■ YOUR ASSIGNMENT ■
Give the data back exactly. Leave out any images.

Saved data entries
········
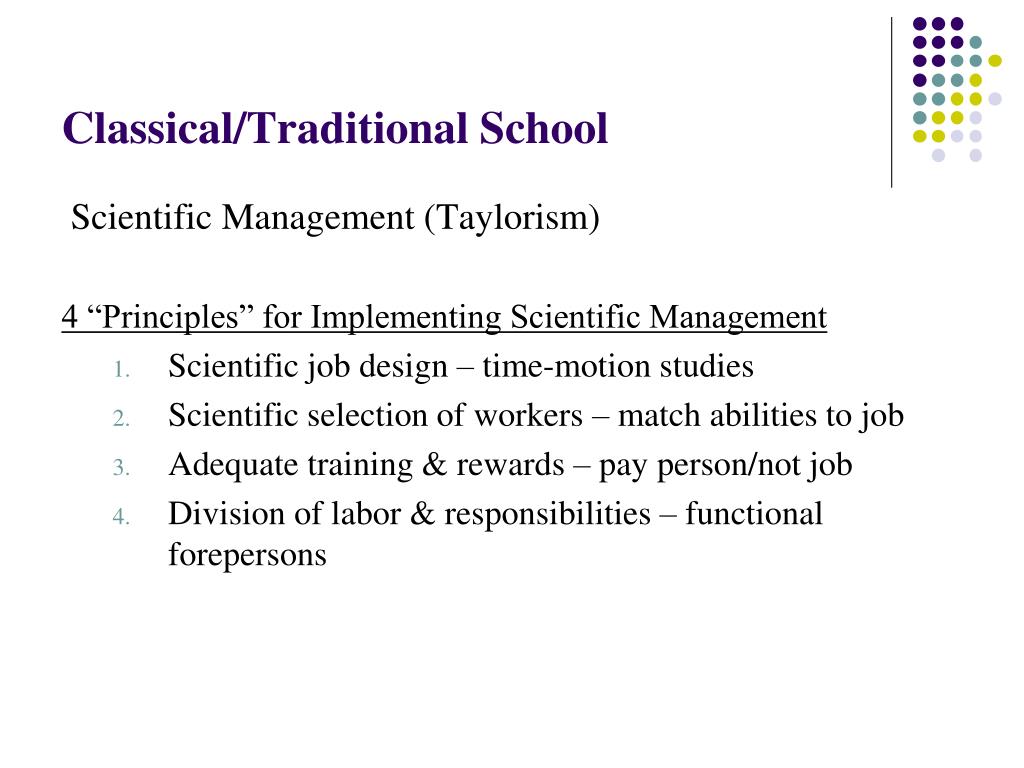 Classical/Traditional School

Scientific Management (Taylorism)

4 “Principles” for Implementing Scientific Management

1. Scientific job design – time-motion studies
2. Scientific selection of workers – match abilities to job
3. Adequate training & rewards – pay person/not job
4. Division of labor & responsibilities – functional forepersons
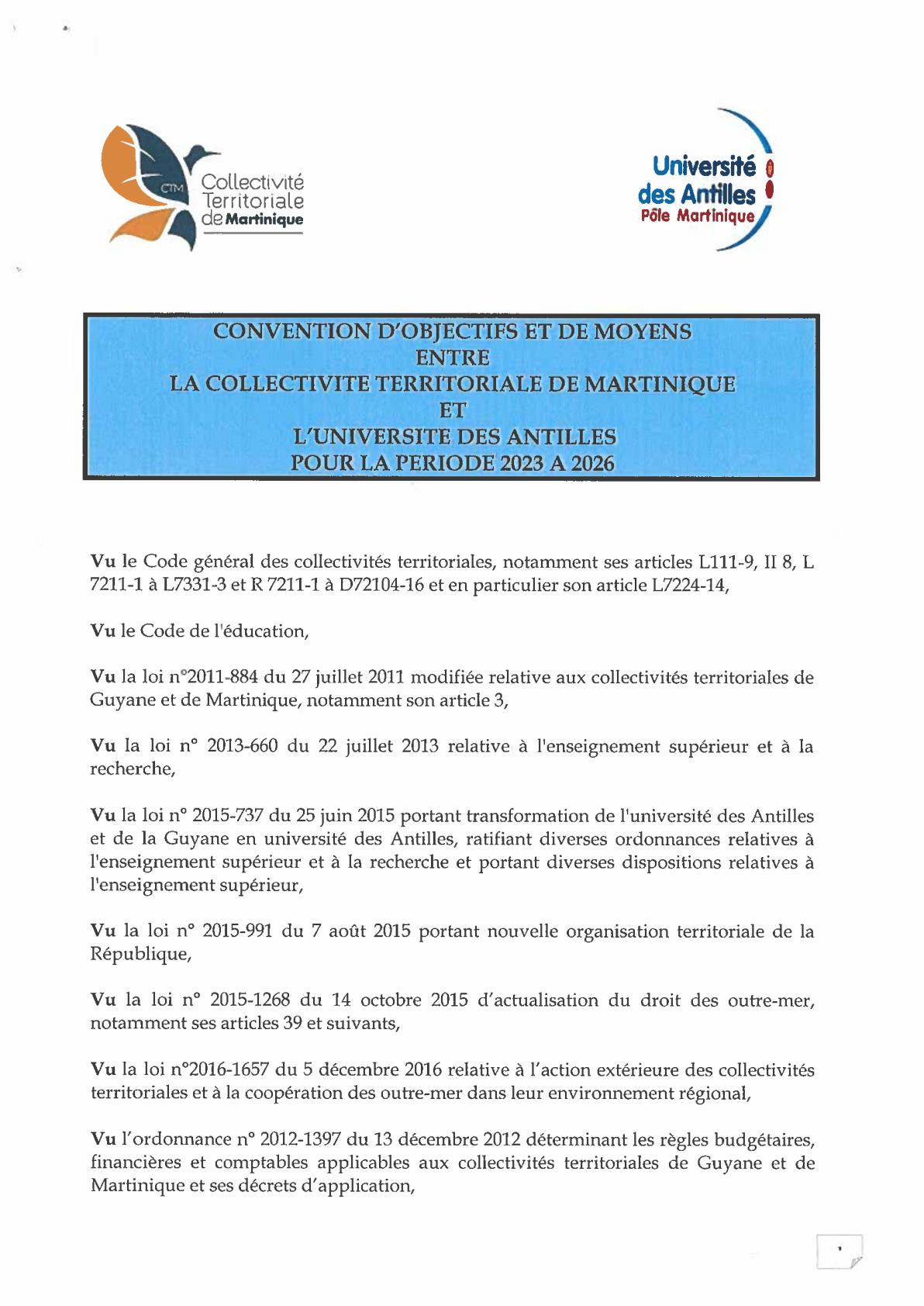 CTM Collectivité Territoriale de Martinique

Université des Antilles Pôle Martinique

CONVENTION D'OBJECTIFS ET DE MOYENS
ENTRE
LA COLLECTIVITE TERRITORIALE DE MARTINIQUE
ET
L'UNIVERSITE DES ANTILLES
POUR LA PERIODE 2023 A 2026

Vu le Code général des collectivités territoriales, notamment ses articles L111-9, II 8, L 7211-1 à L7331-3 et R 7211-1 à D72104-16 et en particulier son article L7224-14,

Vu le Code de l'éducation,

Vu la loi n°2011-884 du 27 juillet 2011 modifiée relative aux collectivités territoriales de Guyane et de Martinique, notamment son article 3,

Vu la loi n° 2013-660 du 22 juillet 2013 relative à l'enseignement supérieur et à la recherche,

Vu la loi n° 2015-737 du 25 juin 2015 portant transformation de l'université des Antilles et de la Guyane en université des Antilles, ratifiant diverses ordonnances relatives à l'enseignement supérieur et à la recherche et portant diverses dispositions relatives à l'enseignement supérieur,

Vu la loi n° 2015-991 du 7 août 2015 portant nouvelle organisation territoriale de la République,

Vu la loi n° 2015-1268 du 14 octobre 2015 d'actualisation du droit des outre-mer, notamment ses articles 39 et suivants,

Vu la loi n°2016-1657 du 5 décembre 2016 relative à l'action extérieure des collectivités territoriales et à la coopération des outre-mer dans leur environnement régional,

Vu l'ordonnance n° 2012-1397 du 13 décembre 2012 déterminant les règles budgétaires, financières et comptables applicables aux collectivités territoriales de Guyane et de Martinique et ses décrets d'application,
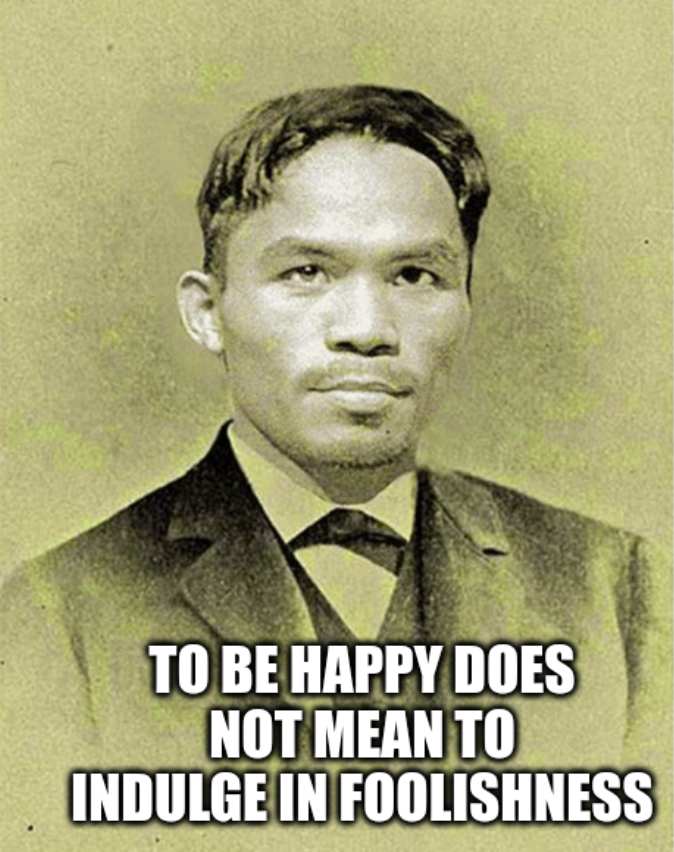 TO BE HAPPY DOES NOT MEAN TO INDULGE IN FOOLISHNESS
········
■ SOLUTION FOR THIS PROBLEM ■
 Classical/Traditional School

Scientific Management (Taylorism)

4 “Principles” for Implementing Scientific Management

1. Scientific job design – time-motion studies
2. Scientific selection of workers – match abilities to job
3. Adequate training & rewards – pay person/not job
4. Division of labor & responsibilities – functional forepersons
 CTM Collectivité Territoriale de Martinique

Université des Antilles Pôle Martinique

CONVENTION D'OBJECTIFS ET DE MOYENS
ENTRE
LA COLLECTIVITE TERRITORIALE DE MARTINIQUE
ET
L'UNIVERSITE DES ANTILLES
POUR LA PERIODE 2023 A 2026

Vu le Code général des collectivités territoriales, notamment ses articles L111-9, II 8, L 7211-1 à L7331-3 et R 7211-1 à D72104-16 et en particulier son article L7224-14,

Vu le Code de l'éducation,

Vu la loi n°2011-884 du 27 juillet 2011 modifiée relative aux collectivités territoriales de Guyane et de Martinique, notamment son article 3,

Vu la loi n° 2013-660 du 22 juillet 2013 relative à l'enseignement supérieur et à la recherche,

Vu la loi n° 2015-737 du 25 juin 2015 portant transformation de l'université des Antilles et de la Guyane en université des Antilles, ratifiant diverses ordonnances relatives à l'enseignement supérieur et à la recherche et portant diverses dispositions relatives à l'enseignement supérieur,

Vu la loi n° 2015-991 du 7 août 2015 portant nouvelle organisation territoriale de la République,

Vu la loi n° 2015-1268 du 14 octobre 2015 d'actualisation du droit des outre-mer, notamment ses articles 39 et suivants,

Vu la loi n°2016-1657 du 5 décembre 2016 relative à l'action extérieure des collectivités territoriales et à la coopération des outre-mer dans leur environnement régional,

Vu l'ordonnance n° 2012-1397 du 13 décembre 2012 déterminant les règles budgétaires, financières et comptables applicables aux collectivités territoriales de Guyane et de Martinique et ses décrets d'application,
 TO BE HAPPY DOES NOT MEAN TO INDULGE IN FOOLISHNESS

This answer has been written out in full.